Speaking of health care, put me in the camp of those with intensely mixed feelings. I don’t like the manner in which the deals got done (what happened to the promised transparency?); I think the President and Congressional supporters are either disingenuous or seriously out-to-lunch if they think this is not going to increase deficits and the debt (which of our national entitlement programs is fiscally sound and sustainable?); and I don’t think the safeguards against federal funding of elective abortions are strong enough. On the other hand, health insurance and medical bills have been the absolute bane of my adult life. I’ve spent a long time on this crazy merry-go-round of working full-time to get health insurance, my health failing so I must quit, getting denied individual insurance, getting well enough to find another job . . . repeat. A world in which I cannot be denied coverage because of pre-existing conditions and I don’t have to lose sleep over whether Addison will have some uninsurable chronic condition like her mom, that’s a pretty hopeful world.
I’ve been in the middle of writing my birth story since the week after Addison was born. I’ve received a few threatening emails from friends who only check my blog to find out whether my birth plan panned out.
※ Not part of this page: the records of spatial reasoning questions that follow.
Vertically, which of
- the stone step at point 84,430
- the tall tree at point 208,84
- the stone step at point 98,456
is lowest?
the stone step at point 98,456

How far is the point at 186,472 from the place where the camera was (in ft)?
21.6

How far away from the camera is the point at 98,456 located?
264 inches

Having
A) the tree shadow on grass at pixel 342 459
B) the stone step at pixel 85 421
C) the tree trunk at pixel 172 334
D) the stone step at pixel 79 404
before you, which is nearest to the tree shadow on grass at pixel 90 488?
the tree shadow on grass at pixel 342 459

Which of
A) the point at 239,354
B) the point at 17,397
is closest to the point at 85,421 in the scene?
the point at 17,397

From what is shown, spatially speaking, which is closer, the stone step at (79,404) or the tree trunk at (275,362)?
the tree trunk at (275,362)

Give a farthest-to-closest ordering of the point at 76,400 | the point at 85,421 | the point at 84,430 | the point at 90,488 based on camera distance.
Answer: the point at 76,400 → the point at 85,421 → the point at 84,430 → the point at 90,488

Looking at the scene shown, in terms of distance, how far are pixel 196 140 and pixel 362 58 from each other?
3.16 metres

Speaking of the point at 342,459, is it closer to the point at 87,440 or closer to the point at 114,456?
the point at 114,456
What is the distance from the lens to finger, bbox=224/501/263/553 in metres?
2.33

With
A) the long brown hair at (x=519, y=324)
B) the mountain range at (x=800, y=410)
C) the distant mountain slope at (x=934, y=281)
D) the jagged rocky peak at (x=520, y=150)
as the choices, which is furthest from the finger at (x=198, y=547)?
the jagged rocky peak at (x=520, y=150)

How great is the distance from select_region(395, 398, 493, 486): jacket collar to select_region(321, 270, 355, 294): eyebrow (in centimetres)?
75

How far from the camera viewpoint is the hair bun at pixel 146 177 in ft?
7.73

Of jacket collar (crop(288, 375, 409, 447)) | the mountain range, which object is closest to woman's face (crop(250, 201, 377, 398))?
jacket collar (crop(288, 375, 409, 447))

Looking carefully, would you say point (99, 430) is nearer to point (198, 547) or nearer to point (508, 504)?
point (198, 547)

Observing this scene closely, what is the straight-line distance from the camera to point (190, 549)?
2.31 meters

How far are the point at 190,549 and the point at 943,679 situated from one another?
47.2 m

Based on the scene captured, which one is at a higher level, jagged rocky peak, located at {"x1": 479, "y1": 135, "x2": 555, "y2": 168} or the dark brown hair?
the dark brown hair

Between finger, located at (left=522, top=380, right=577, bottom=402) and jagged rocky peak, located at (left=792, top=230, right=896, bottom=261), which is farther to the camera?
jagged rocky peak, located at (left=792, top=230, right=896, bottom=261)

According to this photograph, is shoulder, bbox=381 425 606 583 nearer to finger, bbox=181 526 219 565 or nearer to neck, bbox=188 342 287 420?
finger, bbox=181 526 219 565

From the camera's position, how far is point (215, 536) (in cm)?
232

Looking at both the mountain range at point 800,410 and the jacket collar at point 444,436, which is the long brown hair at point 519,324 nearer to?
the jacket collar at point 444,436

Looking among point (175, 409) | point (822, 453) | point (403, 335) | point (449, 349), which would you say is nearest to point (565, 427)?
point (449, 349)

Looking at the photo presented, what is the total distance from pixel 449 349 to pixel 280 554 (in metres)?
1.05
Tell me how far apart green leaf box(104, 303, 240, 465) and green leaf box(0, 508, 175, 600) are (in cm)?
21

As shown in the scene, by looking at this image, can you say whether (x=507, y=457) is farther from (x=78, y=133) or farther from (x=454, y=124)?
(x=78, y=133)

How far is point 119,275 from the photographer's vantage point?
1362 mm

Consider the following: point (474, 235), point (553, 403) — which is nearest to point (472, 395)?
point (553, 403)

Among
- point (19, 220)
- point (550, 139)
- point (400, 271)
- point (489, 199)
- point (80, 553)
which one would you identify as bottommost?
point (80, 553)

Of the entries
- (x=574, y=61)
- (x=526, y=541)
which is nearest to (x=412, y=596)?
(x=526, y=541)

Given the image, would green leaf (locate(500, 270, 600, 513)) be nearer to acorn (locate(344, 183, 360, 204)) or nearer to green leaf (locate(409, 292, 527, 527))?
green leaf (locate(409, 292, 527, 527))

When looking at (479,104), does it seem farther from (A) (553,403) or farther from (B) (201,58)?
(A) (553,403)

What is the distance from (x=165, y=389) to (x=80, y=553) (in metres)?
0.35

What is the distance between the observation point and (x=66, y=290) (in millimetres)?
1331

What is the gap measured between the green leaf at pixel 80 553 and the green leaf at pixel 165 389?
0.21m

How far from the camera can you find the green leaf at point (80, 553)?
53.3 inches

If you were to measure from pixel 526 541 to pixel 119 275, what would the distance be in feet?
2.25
It’s coming, I promise . . .
Addison has slept for at least 8 hours at a time for the past three nights. What could be more loveable?!
Last night was my night to stay up with her since Neal had to work the next day. At nights, when I’m looking at her, waiting to see if she’ll stay asleep, it feels surreal that she is my daughter. I used to be a nanny/babysitter for two different newborns and sometimes I still have the feeling that I’m just waiting for the real parents to come home and take her.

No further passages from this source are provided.